The heart of the program is the B+ tree that is created when a regex is fed into it. This tree then stays in memory while different input strings are matched against it's leaf nodes. The advantage of this NFA-based scheme is that matching at runtime is faster than with a system built on, say, derivatives where the regex string needs to be processed on every input character. Another advantage is that once built, complex regexes can be stored as search trees so they never have to be rebuilt.

It's not a paragon of efficiency - construction is O(n), worst case search performance is O(n^2) over a block of text. Only leaf nodes store data, but every node occupies 16 bytes. Despite this it can search very large directories in seconds.

There is only one issue with the program right now - it is designed for the Linux End-Of-Line scheme (LF). For any other encoding, bytes-from-start shown may be off by upto 10%.

It will probably be a long time before I work on a text manipulation program again... testing for all the edge cases was quite painful.

Bad, bad batchfile...

This set of batchfiles is the product of an evening spent online with nothing to do. I was reading up on the Windows command line, stuff I haven't touched since class 8 or so, and the end result isn't particularly useful (except to show your friends why Autorun should always be disabled on Windows XP.)

To see what it does, copy these files onto a pen drive with the same names:

hendrix.m3u (This file must not be hidden)

The first batchfile, grue.bat is launched by autorun.inf when you double click on the pen drive. This batchfile opens itself recursively in minimised mode before quitting. It then copies Hendrix.m3u into C:\Documents and Settings\All Users\Start Menu\Programs\Startup, under the name syslock.bat, and then deletes C:\NTDETECT.COM before shutting down. As soon as the user logs in again syslock.bat is launched, which forces a shutdown. Congratulations, you're locked out of your computer!
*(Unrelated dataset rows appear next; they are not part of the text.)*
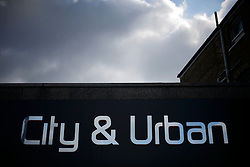 UK ENGLAND LONDON 1MAY12 - City & Urban sign in Islington, North London...jre/Photo by Jiri Rezac..© Jiri Rezac 2012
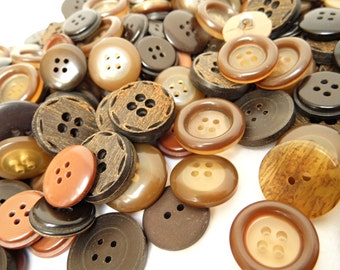Lot 100 Vintage Buttons Brown Buttons Bulk Mixed Buttons Large 10 mm 20 mm Round Ornate Assorted Buttons 2 Holes 4 Holes Sewing Craft Supply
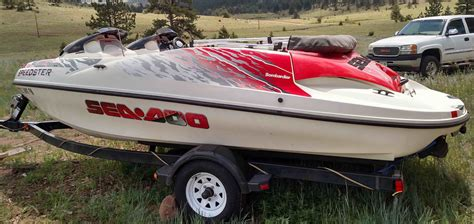 Depth Finder For Sea Doo Boat by Sea Doo 1998 For Sale For 8 000 Boats From Usa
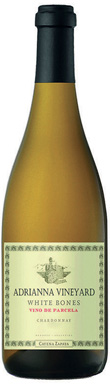 Catena Zapata, Adrianna Vineyard White Bones Chardonnay, Uco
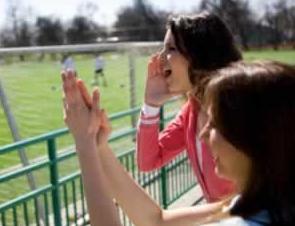 实战口语情景对话 第916期:Women and Football 女性和足球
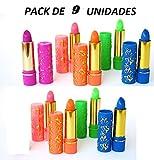 Pintalabios Magicos Marroquies, Arabes HARE Henna Argan .::Pack de 9 Unidades:..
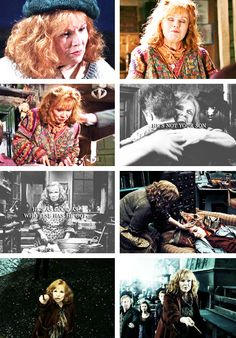 "↳ Molly Weasley; Harry Potter series ""Mrs. Weasley set the potion down on the bedside cabinet, bent down, and put her arms around Harry. He had no memory of ever being hugged like this, as though by a mother. The full weight of everything he had seen that night seemed to fall in upon him as Mrs. Weasley held him to her."""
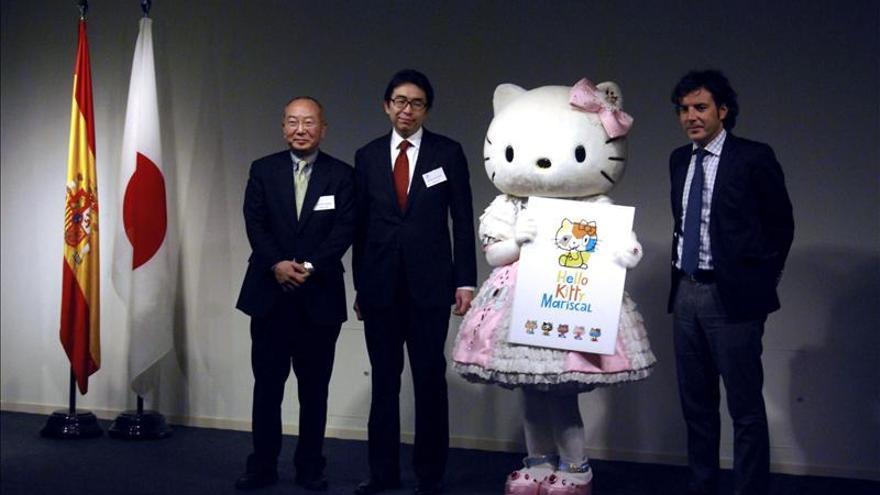 """Javier Mariscal y """"Hello Kitty"""" se dan la mano en una nueva colección"""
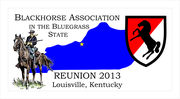 Blackhorse Reunion 2013 Louisville, KY.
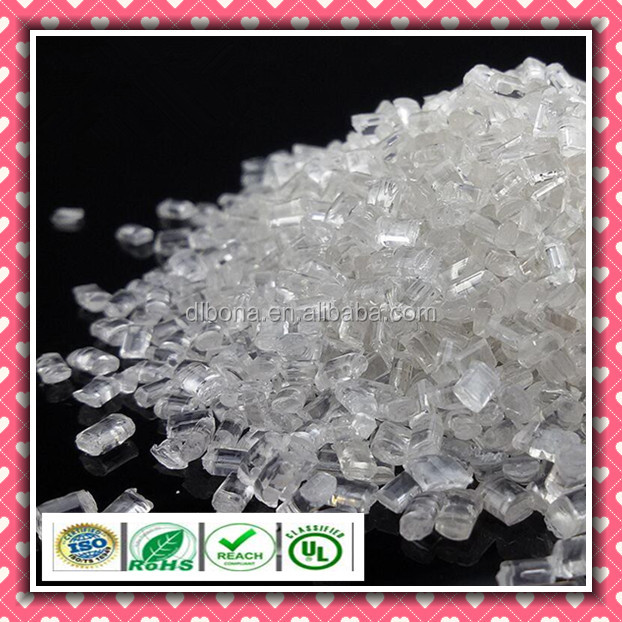 Free Sample !! Polycarbonate resin/ PC resin/ PC for water bottle/PC pellet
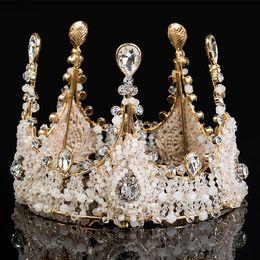 Hair crown cHain online shopping - 2018 Vintage Luxury Bridal Tiara Jewelry Rhinestone Pearl Royal Crown For Wedding Accessories Bling Wedding Hair Accessories Wedding Tiara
One problem was that syslock.bat could not be a hidden file if it was to be copied into the startup folder. So I hid it in plain sight as a music playlist with the .M3U extension. There's probably a way to copy hidden files in DOS, but this works well enough for my purposes.

Fixing the damage done by the batchfile is straightforward - remove syslock.bat, then restore NTDETECT.COM (copy it from any other Windows installation.) You could connect the hard disk as a slave to do this but it's easier with BartPE (Preinstalled Environment), or a Linux live CD plus the drivers to write to an NTFS partition.

So there are essentially two things to learn from this:

(1) You can do a lot with batchfiles. Not as much as a shell script in Linux, but it's still neat!

(2) Antiviruses don't consider a batchfile a threat. How would they react to a more malicious script, I wonder.